Eles, tanto Tobias quanto seu amigo Paulo, nasceram pobres e com a má distribuição de renda e da riqueza, pelo discriminatório funcionamento do sistema política e econômico, provocando desemprego generalizado e tensões sociais, inflação e deterioração do poder aquisitivo, ficaram praticamente indigentes ou relegados à condição de penúria, sujeitando-se a qualquer atividade que pudesse lhes render algum dinheiro para o sustento de suas famílias. Algumas vezes, recorriam as casas de abrigo em busca de comida, vestuário e principalmente educação para seus filhos.
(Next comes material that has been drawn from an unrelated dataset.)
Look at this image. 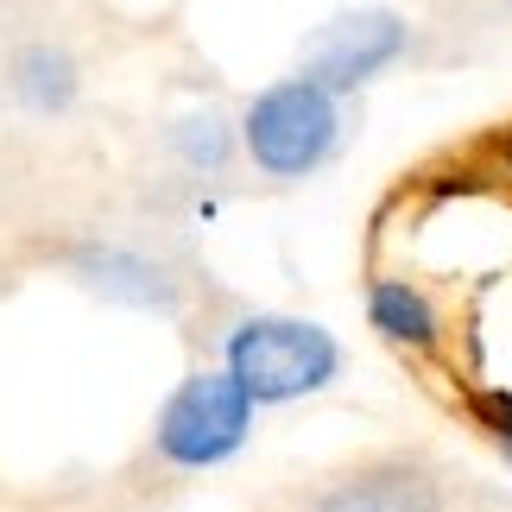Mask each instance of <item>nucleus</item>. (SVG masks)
I'll use <instances>...</instances> for the list:
<instances>
[{"mask_svg":"<svg viewBox=\"0 0 512 512\" xmlns=\"http://www.w3.org/2000/svg\"><path fill=\"white\" fill-rule=\"evenodd\" d=\"M241 146L266 177H310L329 165V152L342 146V95H329L310 76H285V83L260 89L241 114Z\"/></svg>","mask_w":512,"mask_h":512,"instance_id":"obj_2","label":"nucleus"},{"mask_svg":"<svg viewBox=\"0 0 512 512\" xmlns=\"http://www.w3.org/2000/svg\"><path fill=\"white\" fill-rule=\"evenodd\" d=\"M411 45V26L392 7H348L329 26L310 32L304 45V76L323 83L329 95H354L361 83H373L386 64H399Z\"/></svg>","mask_w":512,"mask_h":512,"instance_id":"obj_4","label":"nucleus"},{"mask_svg":"<svg viewBox=\"0 0 512 512\" xmlns=\"http://www.w3.org/2000/svg\"><path fill=\"white\" fill-rule=\"evenodd\" d=\"M222 367L253 392V405H291L323 392L342 373V348L323 323L304 317H247L222 336Z\"/></svg>","mask_w":512,"mask_h":512,"instance_id":"obj_1","label":"nucleus"},{"mask_svg":"<svg viewBox=\"0 0 512 512\" xmlns=\"http://www.w3.org/2000/svg\"><path fill=\"white\" fill-rule=\"evenodd\" d=\"M253 392L234 380L228 367H209V373H190L184 386L165 399L159 411V456L171 468H222L228 456H241V443L253 437Z\"/></svg>","mask_w":512,"mask_h":512,"instance_id":"obj_3","label":"nucleus"},{"mask_svg":"<svg viewBox=\"0 0 512 512\" xmlns=\"http://www.w3.org/2000/svg\"><path fill=\"white\" fill-rule=\"evenodd\" d=\"M13 89H19V102L38 108V114L70 108V102H76V64H70V51H57V45H26V51L13 57Z\"/></svg>","mask_w":512,"mask_h":512,"instance_id":"obj_6","label":"nucleus"},{"mask_svg":"<svg viewBox=\"0 0 512 512\" xmlns=\"http://www.w3.org/2000/svg\"><path fill=\"white\" fill-rule=\"evenodd\" d=\"M500 159H506V171H512V133H500Z\"/></svg>","mask_w":512,"mask_h":512,"instance_id":"obj_9","label":"nucleus"},{"mask_svg":"<svg viewBox=\"0 0 512 512\" xmlns=\"http://www.w3.org/2000/svg\"><path fill=\"white\" fill-rule=\"evenodd\" d=\"M323 512H437V494H430L424 481H354L342 487V494H329Z\"/></svg>","mask_w":512,"mask_h":512,"instance_id":"obj_7","label":"nucleus"},{"mask_svg":"<svg viewBox=\"0 0 512 512\" xmlns=\"http://www.w3.org/2000/svg\"><path fill=\"white\" fill-rule=\"evenodd\" d=\"M171 152L190 159L196 171H222L234 159V127L222 121V114H190V121L171 127Z\"/></svg>","mask_w":512,"mask_h":512,"instance_id":"obj_8","label":"nucleus"},{"mask_svg":"<svg viewBox=\"0 0 512 512\" xmlns=\"http://www.w3.org/2000/svg\"><path fill=\"white\" fill-rule=\"evenodd\" d=\"M367 323H373V336H386L392 348L430 354V348L443 342L437 304H430L418 285H405V279H373V285H367Z\"/></svg>","mask_w":512,"mask_h":512,"instance_id":"obj_5","label":"nucleus"}]
</instances>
Muitos dos seus conhecidos entregaram-se a mendicância e a indigência plena, bebendo cachaça, pedindo comida, dormindo ao relento, esgueirando-se pelas ruelas da cidade. Era notória a ausência do estado, gerando esse mundo dos excluídos... Esses excluídos, muitos, tomaram a decisão de mudança. Dentre eles estavam Tobias e Paulo. Buscaram o dono de um caminhão pau de arara, principal meio de transporte dos retirantes. Combinaram o dia da retirada do Nordeste em direção ao Rio de Janeiro. Coberto com lona e com assentos de madeira, esse veículo passava longe das regulamentações básicas de segurança de trânsito. Passaram dias na carroceria do caminhão, aguentando os sacolejos desse veículo lotado de esperança. As crianças, filhos de Tobias e do Paulo, inicialmente se divertiram. Era uma aventura para eles. Entretanto, o tempo foi passando, os problemas aparecendo: falta de comida, só carregavam a rapadura e a farinha, falta de espaço para dormir e muitas horas em espaços reduzidos, na viagem. Assim, suas famílias deslocaram-se para o Sudeste, impulsionados pelas oportunidades que o Rio de Janeiro apresentava de mudança.
De andança em andança eles chegaram ao Rio de Janeiro. A princípio foi difícil a fixação na cidade, mas encontram uma rede de apoio formada por amigos nordestinos, que já estavam estabelecidos na cidade. Esse acolhimento amenizou os problemas das duas famílias, mas, mesmo assim, a vida não foi fácil, inicialmente. Tobias logo veio a descobrir que a vida seria dura nessa cidade complexa e cheias de percalços. As duas famílias se estabeleceram na Baixada Fluminense, região onde existiam aluguéis mais baratos.
Havia muitas possibilidades de trabalho, mas os descolamentos para o centro da cidade requeriam condução, principalmente o trem e tempo de deslocamento. Tobias tinha encontrado trabalho como ajudante de obra no centro da cidade. O salário era baixo, mas possibilitava comprar comida para as crianças e pagar o aluguel. Desse modo, pode construir alguma ilusão, mas percebeu que a péssima remuneração salarial, o custo de vida alto, ainda que morando distante do centro nervoso da cidade,
a exploração e as precárias condições de trabalho eram ingredientes para encarar essa nove realidade: não havia saída para ele e para sua família! Viveriam sempre cercado de angústias, de carências, de incertezas, diante dessas profundas desigualdades socioeconômicas, dessa marginalização própria para os excluídos nessa estratificação social.